George Rebane
“Read with Caution” is the warning label on the column of blogs to which RR is consigned on Nevada County Voices. And so is the website of the non-partisan SESF (of which I am the Director of Research.) Of continuing interest are the left-liberals who deny vehemently that self-declared progressives, who overwhelmingly make up the content providers in the mainstream media, can create an industry that has no political bias. However, if a conservative or libertarian contributes a non-partisan piece to a non-partisan information outlet that by law must remain so, that outlet is still labeled right-wing regardless of the lack of any supporting evidence. In short, the lefties can control themselves to be non-partisan. But the righties, not similarly blessed, are condemned forever to spew forth only partisan output from which the unsuspecting readers must be protected with warnings and other proscriptions.
The actual political spectrum is a bit more complicated than the linear left-to-right or liberal-to-conservative. The two major dimensions of socio-political thought involve personal freedom and economic freedom. The modern left-liberals are thought to occupy the space where personal freedoms are high (moral relativism, et.al.) and economic freedoms are low (central control of wealth and its distribution). The conservative right is ascribed a region near high economic freedoms and low personal freedoms (rules for bedroom and abortion). People of the libertarian persuasion claim the area that maximizes both personal and economic freedoms. Finally the manipulated populist is the citizen stupid (not ignorant) enough to be persuaded that s/he will do best under an appropriately configured authoritarian regime providing little personal and economic freedom.

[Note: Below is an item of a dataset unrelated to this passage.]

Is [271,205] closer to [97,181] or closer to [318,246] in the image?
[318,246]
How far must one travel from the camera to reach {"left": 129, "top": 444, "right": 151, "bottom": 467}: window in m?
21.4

The Nolan Chart here shows how these political belief systems relate to one another. A short quiz here lets you place a dot at the coordinates of your socio-political orientation.
Great piece. Great Test. I will forward to my education friends to see if they can put this into their curriculum.
Posted by: Mike McD | 19 February 2008 at 10:31 AM
NCVoices proprietor here - confessing that I do need to tighten up the text in the "read with caution" preamble, and remove the "censorship alert" section since that's no longer occurring.
If Mike McD, your SESF host, is not a climate crisis denialist, perhaps he could share this news. If he is, it signals more about his credibility than any other metric.
Have you watched the Oreskes video yet? There's an interesting anecdote about her talk in a comment on another blog:
"After the lecture, I asked Dr. Oreskes if Scripps scientists were ever invited to appear on the local conservative talk-radio shows (i.e. Rick Roberts and Rodger Hedgecock). She laughed and replied with an emphatic “no”.
...
The fact that even an organization as prestigious as the Scripps Institution of Oceanography cannot get a fair hearing on its own home-town conservative talk-radio shows tells you all you need to know what conservatives think of scientific expertise these days…"
Posted by: Anna Haynes | 19 February 2008 at 08:38 PM
Anna, if the report about the conservative talk-radio not giving Scripps a fair hearing is true, then I join you in deploring it. I also see a new label - "climate crisis denialist" - in your comment. Your use of "denialist" continues to paint the situation black and white with no ground in between. It seems that if one does not sign up for the full course on AGW, then one is immediately cast into the common pool of philistines of all stripes. Pity, that your view continues to be so robustly simplistic.
Posted by: George Rebane | 19 February 2008 at 09:20 PM
George, have you had a chance to view the Oreskes talk yet? I'd be interested in hearing your views on it.
> Your use of "denialist" continues to paint the situation black and white with no ground in between.
Perhaps I'm confused because you haven't made your position clear - you seem to affiliate with, and not distinguish your views from, those who *are* out-and-out denialists.
If you want to make your position more clear, you might consider commenting & sharing your views on some of Russ's global warming posts. I don't think I've ever seen you disagree with him, and one of the hallmarks of independence is (at least occasionally) thinking differently.
It would also be helpful if you could briefly tell me(and your other readers) whether (or, if in parts, where) you agree or disagree with the overall IPCC consensus that global warming is real, that it can't be explained away by natural causes (i.e. that human-caused emissions of greenhouse gases is contributing to it), and that, if we don't tackle this problem, we run the risk of disaster.
(reminder - my understanding is that pretty much all the major scientific bodies in the world have endorsed this consensus, with the exception of the petroleum geologists)
(I'd also highly recommend the Kirsch page on this.)
Our house is burning.
Posted by: Anna Haynes | 20 February 2008 at 12:23 PM
Hard to believe that al the mainstream media is so leftwing, considering who owns the media. Maybe there's a bunch of righty's who've figured out there's more money in left wing commentary and news than right wing commentary and news? The exception, RussCo and friends would be suppressed if the media were actually controlled by left wing politicos. Last time I looked these owners were all in it for the money?